For once, an “Expert” book where you not only can, but must take the title seriously. This book is choke-full of information, examples and best practices written by some of the foremost experts in their respective fields. Best of all, they are not afraid of thinking outside the box and the solutions they present are in no way limited to pure PHP and MySQL solutions.
See in-depth review here
Mikko Välimäki:
The Rise of Open Source Licensing: A Challenge to the Use of Intellectual Property in the Software Industry (us; pdf).
phd. theses are not generally known for having short titles :) A great in-depth analysis of how Open Source works in relation to the society around it, and the issues pertaining to copyrights, how the different types of Open Source licenses affect the end user, etc. Among the interesting details is a summary of those times Open Source licenses have actually been challenged legally, and the outcome of those cases. Anyone embarking on an Open Source project that they will want to defend in the future should read this book.
■ ■ ■
TASKS AND EXERCISES:
[1] Answer each question from the book reviews.
(a) What solutions are the ones in the "Expert" book not limited to?
(b) What does the summary among the interesting details of Mikko Välimäki's work cover?
(c) Who should read Mikko Välimäki's book?
[2] Reproduce the passage of the book reviews from "phd. theses are" up to and including "read this book.", word for word.
[3] Write the next part of the book reviews, beginning after their final sentence.
The lines that come next play no part in the work on the book reviews.

DATA SEGMENT:
■ ■ ■
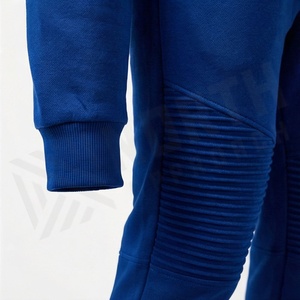 Survêtement bleu à capuche pour homme, fermeture éclair intégrale, vêtements de sport décontractés avec poches latérales, coupe régulière, polyester et coton, vêtements d'automne - Product Image 6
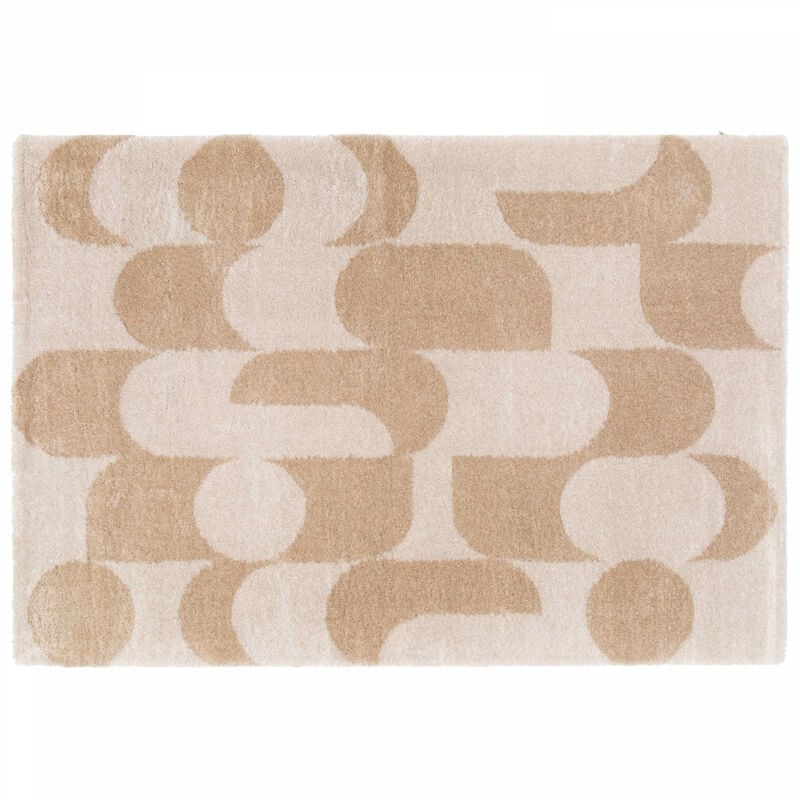 foto del prodotto oviala tappeto con motivo anni 70 color ecru e beige 120 x 170 cm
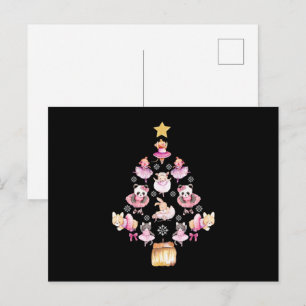 Carte Postale Animaux de ballet Sapin de Noël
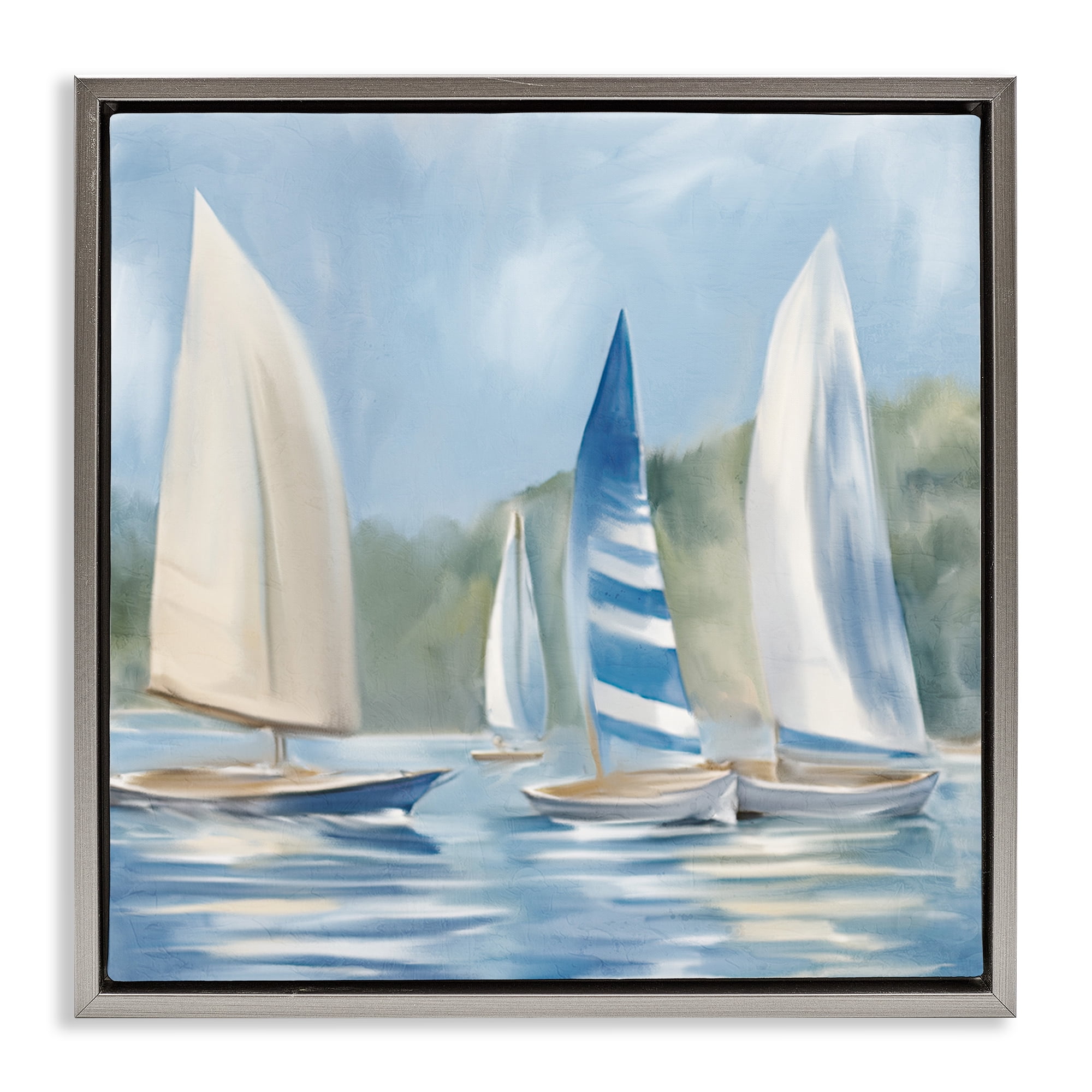 Stupell Industries Sailboat Day Painting Coastal Painting Gray Floater Framed Canvas Art Print Wall Art, 25 x 25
■ ■ ■
RESULTS FOR THE EXERCISE:
[1]
(a) Pure PHP and MySQL solutions.
(b) The times Open Source licenses have actually been challenged legally, and the outcome of those cases.
(c) Anyone embarking on an Open Source project that they will want to defend in the future.

[2]
phd. theses are not generally known for having short titles :) A great in-depth analysis of how Open Source works in relation to the society around it, and the issues pertaining to copyrights, how the different types of Open Source licenses affect the end user, etc. Among the interesting details is a summary of those times Open Source licenses have actually been challenged legally, and the outcome of those cases. Anyone embarking on an Open Source project that they will want to defend in the future should read this book.

[3]
Alex Davies and Harrison Fisk:
MySQL Clustering (us; uk).
If you’re working with or considering MySQL cluster, you will want this book. Period.
See in-depth review here
Jon Stephens and Chad Russell:
MySQL Database Design and Optimization (us; uk).
A great resource for those that have worked their own way through the basics of MySQL and now want to hone their skills on more complex subjects and using more in-depth knowledge. Simple and complex queries, normalization, optimization and transactions are explained in easy-to-understand language, which makes everything very accessible to the reader. See in-depth review below
Paul DuBois:
MySQL, 3rd edition (us; uk).
Whether you’re completely new to MySQL or a seasoned developer, Paul always has something up his sleeve to make you understand why things work like they do or how you can improve your code. This is the third edition (published in April 2005) of what has always been the book on MySQL.
Paul DuBois, Stefan Hinz, Carsten Pedersen:
MySQL Certification Study Guide (us; uk)
(disclaimer: I’m a co-author). This is what you need if you want to do self-studying for the MySQL certification exams. It takes you through all the aspects of MySQL that you need to know to pass the exams successfully.
Richard T. Watson:
Data Management - Databases and Organizations (us; uk).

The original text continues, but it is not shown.